On Tue, May 16, 2017 at 07:27:42AM -0700, Paul E. McKenney wrote:
> On Tue, May 16, 2017 at 05:46:06AM -0700, Paul E. McKenney wrote:

> > Something like this, yes.  Maybe even exactly like this.  ;-)
> 
> Ah, one thing I forgot...  If you are avoiding use of get_online_cpus(),
> you usually also have to be very careful about how you use things like
> cpu_online() and cpu_is_offline.

OK, so I think I got it wrong there. This hunk should close any race
between perf_pmu_register() and hotplug by tracking a global state
protected by pmus_lock. Thereby insuring the cpuctx->online state gets
initialized right.

--- a/kernel/events/core.c
+++ b/kernel/events/core.c
@@ -8993,6 +8993,8 @@ static int pmu_dev_alloc(struct pmu *pmu
 static struct lock_class_key cpuctx_mutex;
 static struct lock_class_key cpuctx_lock;
 
+static cpumask_var_t perf_online_mask;
+
 int perf_pmu_register(struct pmu *pmu, const char *name, int type)

* **Challenges**:
1. Answer these questions about the mailing-list excerpt:
(a) According to the reply, which lock protects the global state used to close the race with hotplug?
(b) Which file does the patch modify?
(c) What is the name and type of the static variable that the hunk adds?
2. Reproduce word for word the passage of the mailing-list excerpt that starts at "On Tue, May 16, 2017 at 07:27:42AM" and stops after "initialized right.".

Stored records
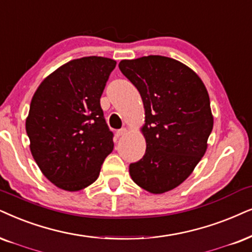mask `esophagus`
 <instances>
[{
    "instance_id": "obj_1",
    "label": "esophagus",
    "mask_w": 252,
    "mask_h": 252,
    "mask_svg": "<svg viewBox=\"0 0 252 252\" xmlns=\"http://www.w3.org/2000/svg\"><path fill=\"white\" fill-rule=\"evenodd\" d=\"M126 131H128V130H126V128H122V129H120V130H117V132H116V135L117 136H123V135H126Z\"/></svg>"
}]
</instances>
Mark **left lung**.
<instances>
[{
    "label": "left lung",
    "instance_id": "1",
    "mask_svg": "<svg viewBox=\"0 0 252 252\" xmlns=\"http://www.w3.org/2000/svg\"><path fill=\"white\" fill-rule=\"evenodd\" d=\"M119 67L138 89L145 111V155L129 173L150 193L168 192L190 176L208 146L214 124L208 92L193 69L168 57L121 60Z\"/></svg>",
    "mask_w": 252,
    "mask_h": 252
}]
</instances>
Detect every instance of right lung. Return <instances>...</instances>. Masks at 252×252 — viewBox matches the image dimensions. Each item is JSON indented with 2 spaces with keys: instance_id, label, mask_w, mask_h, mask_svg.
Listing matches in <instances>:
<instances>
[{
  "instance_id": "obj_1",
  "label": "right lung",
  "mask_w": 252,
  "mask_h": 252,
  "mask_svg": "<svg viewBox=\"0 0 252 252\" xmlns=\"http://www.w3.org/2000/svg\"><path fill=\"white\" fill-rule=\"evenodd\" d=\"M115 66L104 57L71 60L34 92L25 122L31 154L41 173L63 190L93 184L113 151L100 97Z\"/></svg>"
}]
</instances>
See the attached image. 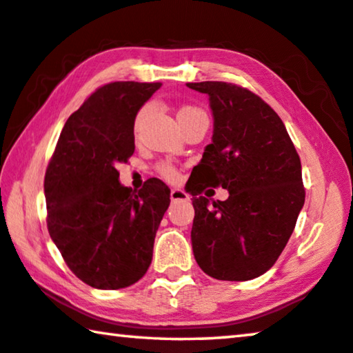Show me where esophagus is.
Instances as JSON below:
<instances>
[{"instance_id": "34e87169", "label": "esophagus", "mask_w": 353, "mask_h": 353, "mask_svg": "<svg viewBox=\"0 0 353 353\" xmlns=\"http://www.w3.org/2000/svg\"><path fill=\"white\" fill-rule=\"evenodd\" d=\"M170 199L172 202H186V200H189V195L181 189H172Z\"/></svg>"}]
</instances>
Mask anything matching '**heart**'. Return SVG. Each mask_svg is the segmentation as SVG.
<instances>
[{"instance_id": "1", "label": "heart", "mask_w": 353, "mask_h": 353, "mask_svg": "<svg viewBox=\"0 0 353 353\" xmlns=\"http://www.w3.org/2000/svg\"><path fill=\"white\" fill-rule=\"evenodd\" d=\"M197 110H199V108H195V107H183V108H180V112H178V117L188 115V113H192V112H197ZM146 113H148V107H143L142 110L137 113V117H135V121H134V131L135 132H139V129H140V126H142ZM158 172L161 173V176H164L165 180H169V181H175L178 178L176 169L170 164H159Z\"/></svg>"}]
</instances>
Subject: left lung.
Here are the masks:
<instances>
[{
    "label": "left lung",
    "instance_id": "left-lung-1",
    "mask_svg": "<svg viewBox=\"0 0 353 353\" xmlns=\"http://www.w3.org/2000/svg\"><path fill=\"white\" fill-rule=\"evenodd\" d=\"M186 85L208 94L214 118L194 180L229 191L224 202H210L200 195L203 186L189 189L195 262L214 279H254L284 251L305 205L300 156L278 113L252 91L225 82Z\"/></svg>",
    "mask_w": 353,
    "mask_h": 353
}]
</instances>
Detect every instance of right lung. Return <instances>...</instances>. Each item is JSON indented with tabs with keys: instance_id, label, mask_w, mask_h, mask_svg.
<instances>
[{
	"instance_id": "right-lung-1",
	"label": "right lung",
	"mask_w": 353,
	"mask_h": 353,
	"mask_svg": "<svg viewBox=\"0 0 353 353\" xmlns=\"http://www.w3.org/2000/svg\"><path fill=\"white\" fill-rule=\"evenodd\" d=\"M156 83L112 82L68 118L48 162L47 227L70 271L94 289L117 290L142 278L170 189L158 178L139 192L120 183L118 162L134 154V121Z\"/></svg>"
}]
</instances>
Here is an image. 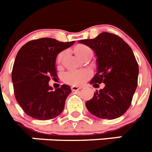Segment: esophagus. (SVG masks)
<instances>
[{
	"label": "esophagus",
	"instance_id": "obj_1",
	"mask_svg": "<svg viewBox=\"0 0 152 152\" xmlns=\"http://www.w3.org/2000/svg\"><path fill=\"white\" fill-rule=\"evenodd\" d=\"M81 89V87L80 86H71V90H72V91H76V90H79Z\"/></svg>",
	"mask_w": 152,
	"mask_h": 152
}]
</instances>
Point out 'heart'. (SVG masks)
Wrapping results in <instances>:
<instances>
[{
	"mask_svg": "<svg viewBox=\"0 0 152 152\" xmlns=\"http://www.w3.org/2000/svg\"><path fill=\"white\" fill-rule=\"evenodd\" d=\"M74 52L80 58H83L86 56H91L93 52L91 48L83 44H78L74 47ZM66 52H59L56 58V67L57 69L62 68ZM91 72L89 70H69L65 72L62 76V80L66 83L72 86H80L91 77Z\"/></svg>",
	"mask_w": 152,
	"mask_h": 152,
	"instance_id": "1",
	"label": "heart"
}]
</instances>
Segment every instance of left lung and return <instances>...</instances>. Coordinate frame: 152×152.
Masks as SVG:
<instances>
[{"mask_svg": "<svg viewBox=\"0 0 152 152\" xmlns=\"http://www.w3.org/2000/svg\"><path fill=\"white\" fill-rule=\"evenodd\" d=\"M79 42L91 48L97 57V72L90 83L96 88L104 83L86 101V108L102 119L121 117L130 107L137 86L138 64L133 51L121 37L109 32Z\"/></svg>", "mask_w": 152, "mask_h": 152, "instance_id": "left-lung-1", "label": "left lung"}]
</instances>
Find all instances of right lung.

...

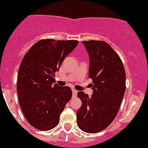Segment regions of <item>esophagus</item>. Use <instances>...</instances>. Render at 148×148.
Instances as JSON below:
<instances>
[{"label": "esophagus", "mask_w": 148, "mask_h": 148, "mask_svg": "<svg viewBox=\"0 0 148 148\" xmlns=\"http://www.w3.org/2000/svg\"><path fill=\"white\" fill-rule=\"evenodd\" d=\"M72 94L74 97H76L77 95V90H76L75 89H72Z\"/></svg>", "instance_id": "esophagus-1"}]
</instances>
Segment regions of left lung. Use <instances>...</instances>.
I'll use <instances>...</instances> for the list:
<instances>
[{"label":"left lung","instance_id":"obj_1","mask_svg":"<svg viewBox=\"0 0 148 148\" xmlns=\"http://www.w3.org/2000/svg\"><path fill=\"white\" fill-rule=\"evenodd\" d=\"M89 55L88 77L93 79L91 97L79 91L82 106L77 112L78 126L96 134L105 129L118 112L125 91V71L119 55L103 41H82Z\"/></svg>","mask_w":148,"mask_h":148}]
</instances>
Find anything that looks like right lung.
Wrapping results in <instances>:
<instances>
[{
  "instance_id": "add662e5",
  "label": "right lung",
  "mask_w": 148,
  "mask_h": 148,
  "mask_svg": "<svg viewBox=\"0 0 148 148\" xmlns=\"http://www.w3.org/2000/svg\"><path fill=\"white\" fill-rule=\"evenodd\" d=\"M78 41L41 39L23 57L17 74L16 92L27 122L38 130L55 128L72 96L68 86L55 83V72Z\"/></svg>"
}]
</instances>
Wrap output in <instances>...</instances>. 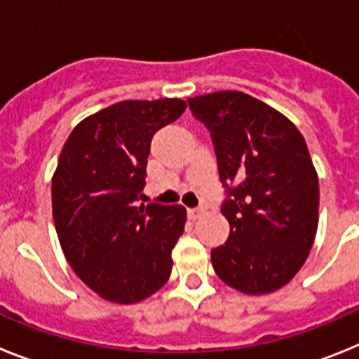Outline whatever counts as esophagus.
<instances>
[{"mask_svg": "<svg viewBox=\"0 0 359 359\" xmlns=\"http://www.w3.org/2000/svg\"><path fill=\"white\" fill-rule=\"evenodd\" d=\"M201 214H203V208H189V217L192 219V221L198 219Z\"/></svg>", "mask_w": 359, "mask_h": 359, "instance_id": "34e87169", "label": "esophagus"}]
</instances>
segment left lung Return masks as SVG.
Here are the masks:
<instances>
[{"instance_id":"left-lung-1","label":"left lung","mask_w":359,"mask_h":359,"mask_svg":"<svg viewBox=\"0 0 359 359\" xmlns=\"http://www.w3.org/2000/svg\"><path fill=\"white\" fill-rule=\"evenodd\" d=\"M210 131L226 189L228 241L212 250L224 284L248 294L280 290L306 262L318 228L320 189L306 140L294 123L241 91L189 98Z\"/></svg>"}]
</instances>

---

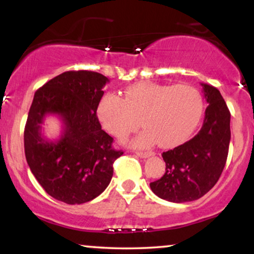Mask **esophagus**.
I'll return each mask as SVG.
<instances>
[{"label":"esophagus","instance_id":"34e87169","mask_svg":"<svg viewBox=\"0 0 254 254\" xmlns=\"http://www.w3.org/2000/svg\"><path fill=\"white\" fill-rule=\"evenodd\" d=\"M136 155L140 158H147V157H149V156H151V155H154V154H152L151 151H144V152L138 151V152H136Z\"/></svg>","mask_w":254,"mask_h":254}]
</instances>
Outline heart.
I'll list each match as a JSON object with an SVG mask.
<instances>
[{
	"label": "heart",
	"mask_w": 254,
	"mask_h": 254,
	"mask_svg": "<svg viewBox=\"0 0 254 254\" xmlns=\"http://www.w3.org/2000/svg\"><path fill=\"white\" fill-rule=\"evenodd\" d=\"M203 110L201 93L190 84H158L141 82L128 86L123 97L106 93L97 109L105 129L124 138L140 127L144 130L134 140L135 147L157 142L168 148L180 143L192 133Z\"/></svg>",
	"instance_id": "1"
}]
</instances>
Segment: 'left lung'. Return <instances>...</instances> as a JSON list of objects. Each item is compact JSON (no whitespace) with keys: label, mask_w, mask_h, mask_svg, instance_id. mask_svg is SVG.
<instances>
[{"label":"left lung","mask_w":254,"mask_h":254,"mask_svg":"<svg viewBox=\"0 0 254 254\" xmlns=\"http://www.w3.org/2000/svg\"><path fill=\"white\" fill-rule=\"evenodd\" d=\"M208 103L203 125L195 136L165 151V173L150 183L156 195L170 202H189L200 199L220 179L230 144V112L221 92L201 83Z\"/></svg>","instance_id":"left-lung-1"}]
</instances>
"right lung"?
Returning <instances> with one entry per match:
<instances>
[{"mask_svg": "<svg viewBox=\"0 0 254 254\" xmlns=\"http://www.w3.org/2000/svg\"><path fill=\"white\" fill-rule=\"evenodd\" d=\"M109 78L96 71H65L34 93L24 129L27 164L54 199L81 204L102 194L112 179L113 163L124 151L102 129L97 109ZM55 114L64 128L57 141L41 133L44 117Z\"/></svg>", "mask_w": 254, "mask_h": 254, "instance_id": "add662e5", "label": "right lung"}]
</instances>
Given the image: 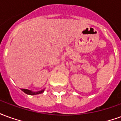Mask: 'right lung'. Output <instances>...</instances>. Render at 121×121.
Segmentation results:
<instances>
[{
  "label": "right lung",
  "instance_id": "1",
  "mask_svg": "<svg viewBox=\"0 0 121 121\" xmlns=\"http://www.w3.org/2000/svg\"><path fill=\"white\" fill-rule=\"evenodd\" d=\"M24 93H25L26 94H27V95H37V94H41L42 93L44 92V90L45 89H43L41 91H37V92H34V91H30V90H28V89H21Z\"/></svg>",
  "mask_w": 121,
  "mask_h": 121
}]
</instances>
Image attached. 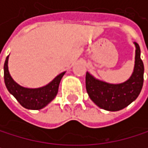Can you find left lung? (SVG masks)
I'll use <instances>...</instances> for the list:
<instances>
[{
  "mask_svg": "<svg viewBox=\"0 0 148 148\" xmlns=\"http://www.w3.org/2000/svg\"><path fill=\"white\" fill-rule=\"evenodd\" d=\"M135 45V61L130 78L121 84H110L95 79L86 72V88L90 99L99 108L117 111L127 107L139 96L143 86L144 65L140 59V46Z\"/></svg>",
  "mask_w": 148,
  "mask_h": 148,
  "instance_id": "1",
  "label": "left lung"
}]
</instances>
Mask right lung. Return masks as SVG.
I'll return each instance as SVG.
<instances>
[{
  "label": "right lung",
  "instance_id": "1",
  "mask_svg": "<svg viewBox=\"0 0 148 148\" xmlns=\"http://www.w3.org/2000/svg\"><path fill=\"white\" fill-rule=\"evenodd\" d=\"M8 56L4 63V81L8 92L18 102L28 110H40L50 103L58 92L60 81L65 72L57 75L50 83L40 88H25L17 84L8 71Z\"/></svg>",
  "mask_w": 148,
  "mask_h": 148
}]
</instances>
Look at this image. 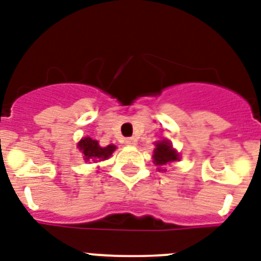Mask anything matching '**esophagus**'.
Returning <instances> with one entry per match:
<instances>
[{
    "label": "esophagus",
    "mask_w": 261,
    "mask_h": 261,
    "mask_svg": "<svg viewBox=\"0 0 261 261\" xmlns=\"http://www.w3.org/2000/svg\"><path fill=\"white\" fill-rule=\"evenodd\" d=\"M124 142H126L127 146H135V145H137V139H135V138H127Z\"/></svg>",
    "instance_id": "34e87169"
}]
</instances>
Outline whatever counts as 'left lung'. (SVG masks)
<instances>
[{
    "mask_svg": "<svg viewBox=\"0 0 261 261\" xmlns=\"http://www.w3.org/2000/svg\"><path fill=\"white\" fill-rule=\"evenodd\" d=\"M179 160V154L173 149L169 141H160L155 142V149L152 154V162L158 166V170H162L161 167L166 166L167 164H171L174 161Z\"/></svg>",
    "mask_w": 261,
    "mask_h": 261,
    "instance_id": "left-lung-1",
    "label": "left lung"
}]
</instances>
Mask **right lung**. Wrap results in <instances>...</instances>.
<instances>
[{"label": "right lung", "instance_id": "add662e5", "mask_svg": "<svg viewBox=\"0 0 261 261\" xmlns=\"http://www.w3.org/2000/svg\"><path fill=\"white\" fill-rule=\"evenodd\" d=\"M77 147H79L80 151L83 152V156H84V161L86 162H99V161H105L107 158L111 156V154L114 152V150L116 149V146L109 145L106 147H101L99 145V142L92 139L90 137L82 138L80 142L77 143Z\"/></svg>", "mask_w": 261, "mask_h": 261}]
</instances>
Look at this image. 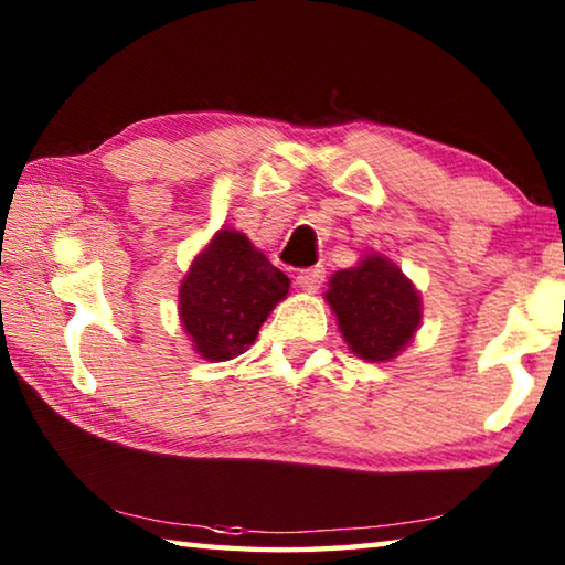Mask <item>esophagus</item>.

* **Responses per task**:
1.
(a) pmus_lock
(b) kernel/events/core.c
(c) perf_online_mask, of type cpumask_var_t

2.
On Tue, May 16, 2017 at 07:27:42AM -0700, Paul E. McKenney wrote:
> On Tue, May 16, 2017 at 05:46:06AM -0700, Paul E. McKenney wrote:

> > Something like this, yes.  Maybe even exactly like this.  ;-)
> 
> Ah, one thing I forgot...  If you are avoiding use of get_online_cpus(),
> you usually also have to be very careful about how you use things like
> cpu_online() and cpu_is_offline.

OK, so I think I got it wrong there. This hunk should close any race
between perf_pmu_register() and hotplug by tracking a global state
protected by pmus_lock. Thereby insuring the cpuctx->online state gets
initialized right.